TEXT:
Segment Open

Learning Disability Week celebrates the amazing impact of people with a learning disability in our society and shines a light on the issues many people still face. Learning Disability Week takes place this year from the 14th – 20th June with the theme being ‘Art and Creativity’. For many people with a learning disability and their families, getting creative has been a way to stay connected and positive through the challenges of the coronavirus pandemic.
This Learning Disability Week, Ciara Lawrence - who works at Mencap and has a learning disability - writes about launching her own podcast and her passion for people with a learning disability having a voice, after feeling socially isolated during lockdown.
There are 1.5 million people with a learning disability, which is a reduced intellectual ability, in the UK and they are often one of the most excluded groups in society. Many people with a learning disability face stigma and discrimination every day, and a lifetime of not being treated like an equal.
This means we can often take longer to learn new things and have difficulty with everyday activities – which affects us for our whole life. I have a mild learning disability so I need less support, but others may need more support with things such as household tasks, socialising or managing money.
Like everyone, my world changed when the pandemic started.
I was starting to get fed up and sad that I was staying in all the time and I didn’t have anything to occupy me. Before the pandemic I used to volunteer at evening activity clubs for people with a learning disability, where we do arts and crafts and even have a club night.

Segment Closed

SOURCE MATERIAL:
Segment Open

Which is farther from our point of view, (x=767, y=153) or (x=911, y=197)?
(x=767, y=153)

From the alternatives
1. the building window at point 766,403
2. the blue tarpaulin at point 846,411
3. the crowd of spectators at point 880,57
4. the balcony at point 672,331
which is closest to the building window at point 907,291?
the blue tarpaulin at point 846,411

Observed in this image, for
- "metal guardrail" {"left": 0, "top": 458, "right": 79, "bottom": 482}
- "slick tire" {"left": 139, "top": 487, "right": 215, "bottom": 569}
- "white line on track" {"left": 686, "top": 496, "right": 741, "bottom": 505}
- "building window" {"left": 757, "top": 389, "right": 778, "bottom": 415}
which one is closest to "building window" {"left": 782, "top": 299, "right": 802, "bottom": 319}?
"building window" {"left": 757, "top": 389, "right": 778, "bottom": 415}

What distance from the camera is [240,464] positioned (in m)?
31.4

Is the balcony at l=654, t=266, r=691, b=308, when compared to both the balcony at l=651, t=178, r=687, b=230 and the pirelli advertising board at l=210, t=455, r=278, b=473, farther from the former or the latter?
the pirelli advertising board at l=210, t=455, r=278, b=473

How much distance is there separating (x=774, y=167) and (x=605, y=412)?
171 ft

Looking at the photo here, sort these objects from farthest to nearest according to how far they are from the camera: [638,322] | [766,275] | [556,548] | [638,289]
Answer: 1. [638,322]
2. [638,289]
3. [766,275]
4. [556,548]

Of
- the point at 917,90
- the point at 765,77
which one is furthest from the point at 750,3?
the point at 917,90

Segment Closed
Segment Open

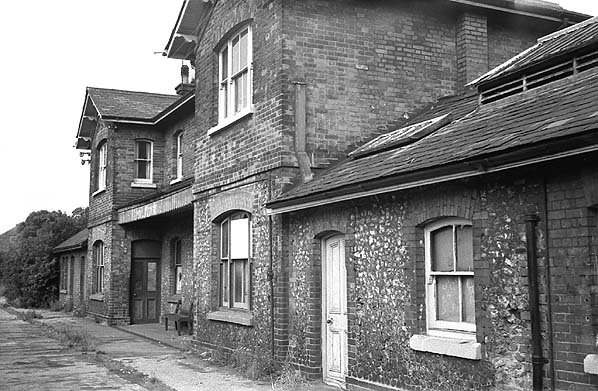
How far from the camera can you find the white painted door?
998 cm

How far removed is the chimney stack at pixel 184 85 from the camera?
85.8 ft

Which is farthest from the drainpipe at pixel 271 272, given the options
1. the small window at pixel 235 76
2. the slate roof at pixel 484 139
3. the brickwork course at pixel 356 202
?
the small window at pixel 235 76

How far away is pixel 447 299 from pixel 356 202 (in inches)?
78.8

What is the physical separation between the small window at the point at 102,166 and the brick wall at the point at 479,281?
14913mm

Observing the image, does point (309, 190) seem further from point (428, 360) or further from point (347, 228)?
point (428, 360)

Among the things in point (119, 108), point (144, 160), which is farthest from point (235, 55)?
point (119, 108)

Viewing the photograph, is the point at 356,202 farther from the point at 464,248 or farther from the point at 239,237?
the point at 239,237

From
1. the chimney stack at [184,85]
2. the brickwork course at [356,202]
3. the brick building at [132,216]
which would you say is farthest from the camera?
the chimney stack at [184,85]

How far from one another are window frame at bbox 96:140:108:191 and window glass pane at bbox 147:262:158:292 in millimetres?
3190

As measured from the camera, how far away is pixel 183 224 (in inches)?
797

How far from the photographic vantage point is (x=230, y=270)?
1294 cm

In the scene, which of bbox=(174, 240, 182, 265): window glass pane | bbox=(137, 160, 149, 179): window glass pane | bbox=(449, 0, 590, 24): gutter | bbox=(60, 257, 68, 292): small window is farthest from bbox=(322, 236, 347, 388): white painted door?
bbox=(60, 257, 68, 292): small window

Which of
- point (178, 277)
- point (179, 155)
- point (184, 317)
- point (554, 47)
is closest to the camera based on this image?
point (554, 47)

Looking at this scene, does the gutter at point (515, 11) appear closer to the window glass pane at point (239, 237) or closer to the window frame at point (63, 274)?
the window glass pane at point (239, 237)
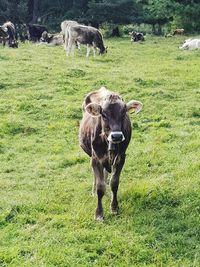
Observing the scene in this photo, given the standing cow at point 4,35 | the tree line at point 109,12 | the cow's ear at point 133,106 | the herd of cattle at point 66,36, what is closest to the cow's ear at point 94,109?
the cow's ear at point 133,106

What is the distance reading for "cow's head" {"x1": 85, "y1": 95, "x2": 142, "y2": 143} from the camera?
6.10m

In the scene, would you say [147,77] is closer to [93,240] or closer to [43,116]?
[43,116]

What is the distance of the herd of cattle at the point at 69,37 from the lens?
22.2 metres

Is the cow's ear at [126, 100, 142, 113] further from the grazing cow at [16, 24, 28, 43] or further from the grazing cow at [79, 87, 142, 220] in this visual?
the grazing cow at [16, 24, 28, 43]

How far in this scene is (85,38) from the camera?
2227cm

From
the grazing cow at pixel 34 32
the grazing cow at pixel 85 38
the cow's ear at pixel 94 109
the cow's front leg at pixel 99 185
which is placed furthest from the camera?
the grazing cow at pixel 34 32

Segment Closed

EXERCISE TASKS:
1. Translate this sentence from the Learning Disability Week text into Spanish: "Like everyone, my world changed when the pandemic started."
2. In the Learning Disability Week text, what is this year's theme for the week?
Answer using only the Learning Disability Week text, not the entries.

RESPONSE LIST:
1. Como a todo el mundo, mi mundo cambió cuando empezó la pandemia.

2. Art and Creativity